* Problems and tasks:
1. List the self-care strategies for destressing that the piece on mental health and stressors names when it describes drifting to the "reacting" stage.
2. According to the piece on mental health and stressors, who created the scale called the Mental Health Continuum?
3. Repeat the part of the piece on mental health and stressors that starts at "To a paramedic" and ends at "scenario taking place.".

By Han Ming Xuan (with thanks to Dr Jade)
A note about life’s stressors
As with any stressor in life, different people respond in different ways. It is vital to recognise that psychological trauma is something that is relative, and never comparative. Can we say that what we went through in our life is worse than what others have had to endure? Well we are entitled to a subjective opinion, but we are in no position to trivialise another’s experiences if we didn’t lead their life. Which leads us to addressing the general perception of mental health and mental illness – each and every one of us fluctuates along what well-being experts call the Mental Health Continuum. This is a scale created by the Canadian Armed Forces to explain how people cope, as shown in Figure 1. 
Figure 1: Mental Health Continuum Model 
Mental health cannot be simplified to a yes/no, switch on/switch off sort of problem. As represented by the four colours in the figure, we are all fluctuating in between stages at any point in our life, subject to the onslaught of stressors varying in magnitude.
To a paramedic or emergency physician who takes charge of countless resuscitations every day, a single case of cardiac arrest might not necessarily have as great a psychological impact on the individual as compared to a bystander or next-of-kin witnessing the same scenario taking place.
No matter who we are and what role we play, it is important to be in-tune with our emotions. Most of the time when we drift to the “reacting” stage, we adopt self-care strategies to destress – evening runs, bitching with friends, that luxurious staycation, or some alone time. And most of the time these strategies help with coping. However, sometimes the stressor might just be a tad too overwhelming, pushing us to the “injured” stage. Recognising that we are not okay and that we need someone to talk to is a sign of courage, never weakness. It could be beneficial to speak with someone like a life coach, therapist or psychiatrist depending on the level of fear and anxiety.
Care strategies for yourself and others
The best care strategies are as good as the ones that are most suitable for you. Different things work for different people. Dr Jade teaches us that therapy comes in many forms. For me, sometimes a stroll alone on a random boardwalk is great and sometimes I just want to have a darn good nightcap. For Dr Jade, Marion and Marcel, immersion in the world of art is perfect.

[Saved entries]

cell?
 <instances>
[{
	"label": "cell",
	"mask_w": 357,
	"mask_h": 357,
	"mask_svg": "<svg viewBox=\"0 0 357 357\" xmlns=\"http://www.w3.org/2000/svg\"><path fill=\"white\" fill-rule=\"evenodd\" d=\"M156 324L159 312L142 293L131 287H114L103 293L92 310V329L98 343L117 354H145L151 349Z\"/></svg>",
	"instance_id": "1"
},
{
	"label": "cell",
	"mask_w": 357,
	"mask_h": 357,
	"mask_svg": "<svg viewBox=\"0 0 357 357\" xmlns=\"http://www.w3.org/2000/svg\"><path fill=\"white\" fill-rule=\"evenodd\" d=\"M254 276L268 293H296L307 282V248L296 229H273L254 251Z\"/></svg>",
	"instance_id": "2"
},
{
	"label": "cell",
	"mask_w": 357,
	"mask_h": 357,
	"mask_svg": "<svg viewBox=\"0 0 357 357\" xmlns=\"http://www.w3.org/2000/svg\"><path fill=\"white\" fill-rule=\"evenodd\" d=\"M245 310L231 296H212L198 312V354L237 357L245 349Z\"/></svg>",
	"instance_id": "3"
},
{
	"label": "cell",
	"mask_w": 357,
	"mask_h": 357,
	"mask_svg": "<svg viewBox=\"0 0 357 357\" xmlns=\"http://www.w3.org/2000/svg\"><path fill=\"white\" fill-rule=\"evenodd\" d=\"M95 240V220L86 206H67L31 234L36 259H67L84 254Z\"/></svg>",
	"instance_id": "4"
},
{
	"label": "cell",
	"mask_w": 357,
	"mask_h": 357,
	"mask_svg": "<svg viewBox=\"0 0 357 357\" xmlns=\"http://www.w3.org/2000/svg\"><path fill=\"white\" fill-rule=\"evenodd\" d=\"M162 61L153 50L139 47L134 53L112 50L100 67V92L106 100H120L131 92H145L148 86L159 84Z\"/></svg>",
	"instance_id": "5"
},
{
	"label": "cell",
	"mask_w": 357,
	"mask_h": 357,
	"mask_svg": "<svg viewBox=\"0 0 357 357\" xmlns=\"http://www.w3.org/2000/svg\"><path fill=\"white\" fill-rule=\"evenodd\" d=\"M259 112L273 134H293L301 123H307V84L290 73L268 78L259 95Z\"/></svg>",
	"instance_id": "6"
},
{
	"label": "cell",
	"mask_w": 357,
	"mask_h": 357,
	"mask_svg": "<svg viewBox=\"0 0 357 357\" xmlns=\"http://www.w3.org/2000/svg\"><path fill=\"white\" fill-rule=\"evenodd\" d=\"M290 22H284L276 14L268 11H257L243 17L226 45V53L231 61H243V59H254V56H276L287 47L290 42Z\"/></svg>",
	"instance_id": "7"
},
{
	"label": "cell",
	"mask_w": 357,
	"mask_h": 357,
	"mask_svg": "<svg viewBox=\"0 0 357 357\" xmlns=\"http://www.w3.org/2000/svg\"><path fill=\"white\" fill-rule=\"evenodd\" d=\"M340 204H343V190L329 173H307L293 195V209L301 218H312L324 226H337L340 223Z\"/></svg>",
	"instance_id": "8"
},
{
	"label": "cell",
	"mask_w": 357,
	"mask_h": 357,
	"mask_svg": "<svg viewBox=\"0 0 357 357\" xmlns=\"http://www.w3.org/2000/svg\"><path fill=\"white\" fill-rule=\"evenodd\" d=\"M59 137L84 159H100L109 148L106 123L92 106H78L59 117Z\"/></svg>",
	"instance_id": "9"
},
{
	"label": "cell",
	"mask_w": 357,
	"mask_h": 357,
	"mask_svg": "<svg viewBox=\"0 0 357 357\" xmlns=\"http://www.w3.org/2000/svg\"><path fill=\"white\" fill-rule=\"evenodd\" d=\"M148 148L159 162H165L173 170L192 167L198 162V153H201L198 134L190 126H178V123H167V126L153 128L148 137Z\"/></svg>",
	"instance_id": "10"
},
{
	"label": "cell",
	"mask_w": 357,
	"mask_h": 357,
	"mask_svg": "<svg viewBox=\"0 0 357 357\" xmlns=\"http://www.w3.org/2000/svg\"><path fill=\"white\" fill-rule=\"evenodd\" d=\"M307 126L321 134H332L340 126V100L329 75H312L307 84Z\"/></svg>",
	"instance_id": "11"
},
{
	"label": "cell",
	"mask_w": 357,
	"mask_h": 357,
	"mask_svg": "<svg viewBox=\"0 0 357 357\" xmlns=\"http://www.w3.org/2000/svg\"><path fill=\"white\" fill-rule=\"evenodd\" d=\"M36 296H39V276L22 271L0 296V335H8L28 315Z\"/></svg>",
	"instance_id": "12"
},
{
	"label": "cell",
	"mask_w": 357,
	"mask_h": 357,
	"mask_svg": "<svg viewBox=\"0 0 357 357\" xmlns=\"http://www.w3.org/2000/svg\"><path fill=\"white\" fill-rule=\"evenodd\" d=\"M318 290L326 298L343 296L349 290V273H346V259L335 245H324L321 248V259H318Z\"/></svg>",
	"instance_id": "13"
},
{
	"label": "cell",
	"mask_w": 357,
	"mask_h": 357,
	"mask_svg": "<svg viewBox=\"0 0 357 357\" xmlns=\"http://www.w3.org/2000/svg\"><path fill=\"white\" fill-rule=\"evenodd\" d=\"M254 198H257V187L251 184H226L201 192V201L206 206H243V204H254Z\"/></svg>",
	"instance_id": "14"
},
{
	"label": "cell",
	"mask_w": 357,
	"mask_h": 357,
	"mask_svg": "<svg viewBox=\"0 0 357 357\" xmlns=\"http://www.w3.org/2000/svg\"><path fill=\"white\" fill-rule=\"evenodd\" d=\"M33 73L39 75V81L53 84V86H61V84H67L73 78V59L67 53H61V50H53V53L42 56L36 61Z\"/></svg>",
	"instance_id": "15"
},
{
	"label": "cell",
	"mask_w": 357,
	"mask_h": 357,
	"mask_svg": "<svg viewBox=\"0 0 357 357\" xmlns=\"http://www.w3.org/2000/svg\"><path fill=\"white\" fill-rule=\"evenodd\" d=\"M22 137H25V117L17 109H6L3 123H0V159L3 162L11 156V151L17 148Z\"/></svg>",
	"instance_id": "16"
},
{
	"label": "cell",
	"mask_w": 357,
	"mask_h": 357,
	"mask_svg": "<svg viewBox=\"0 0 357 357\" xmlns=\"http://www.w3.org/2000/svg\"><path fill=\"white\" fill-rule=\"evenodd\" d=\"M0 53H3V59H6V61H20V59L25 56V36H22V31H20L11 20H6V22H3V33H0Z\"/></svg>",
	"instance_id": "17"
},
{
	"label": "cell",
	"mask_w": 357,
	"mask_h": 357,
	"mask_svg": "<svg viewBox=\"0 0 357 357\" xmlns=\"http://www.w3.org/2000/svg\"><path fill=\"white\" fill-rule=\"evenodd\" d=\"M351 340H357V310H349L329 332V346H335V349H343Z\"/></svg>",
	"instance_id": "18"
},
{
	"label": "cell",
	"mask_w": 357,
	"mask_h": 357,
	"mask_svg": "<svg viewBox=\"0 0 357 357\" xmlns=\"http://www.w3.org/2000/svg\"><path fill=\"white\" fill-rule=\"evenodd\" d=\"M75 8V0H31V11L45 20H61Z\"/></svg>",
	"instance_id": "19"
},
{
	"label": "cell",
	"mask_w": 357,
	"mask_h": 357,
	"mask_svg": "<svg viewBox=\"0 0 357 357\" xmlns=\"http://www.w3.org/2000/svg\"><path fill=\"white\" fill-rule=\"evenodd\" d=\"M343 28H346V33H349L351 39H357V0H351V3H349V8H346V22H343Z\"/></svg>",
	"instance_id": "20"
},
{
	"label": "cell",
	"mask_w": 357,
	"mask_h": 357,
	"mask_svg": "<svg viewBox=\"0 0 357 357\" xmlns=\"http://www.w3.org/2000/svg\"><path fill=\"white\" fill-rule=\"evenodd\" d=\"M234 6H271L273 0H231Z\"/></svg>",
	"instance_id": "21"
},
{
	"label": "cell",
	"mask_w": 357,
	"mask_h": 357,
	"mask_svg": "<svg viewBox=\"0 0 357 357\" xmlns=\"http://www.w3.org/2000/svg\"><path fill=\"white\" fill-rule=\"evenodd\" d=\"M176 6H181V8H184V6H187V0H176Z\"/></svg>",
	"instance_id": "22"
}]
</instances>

* Task answers:
1.
- Evening runs
- Bitching with friends
- That luxurious staycation
- Some alone time

2. The Canadian Armed Forces.

3.
To a paramedic or emergency physician who takes charge of countless resuscitations every day, a single case of cardiac arrest might not necessarily have as great a psychological impact on the individual as compared to a bystander or next-of-kin witnessing the same scenario taking place.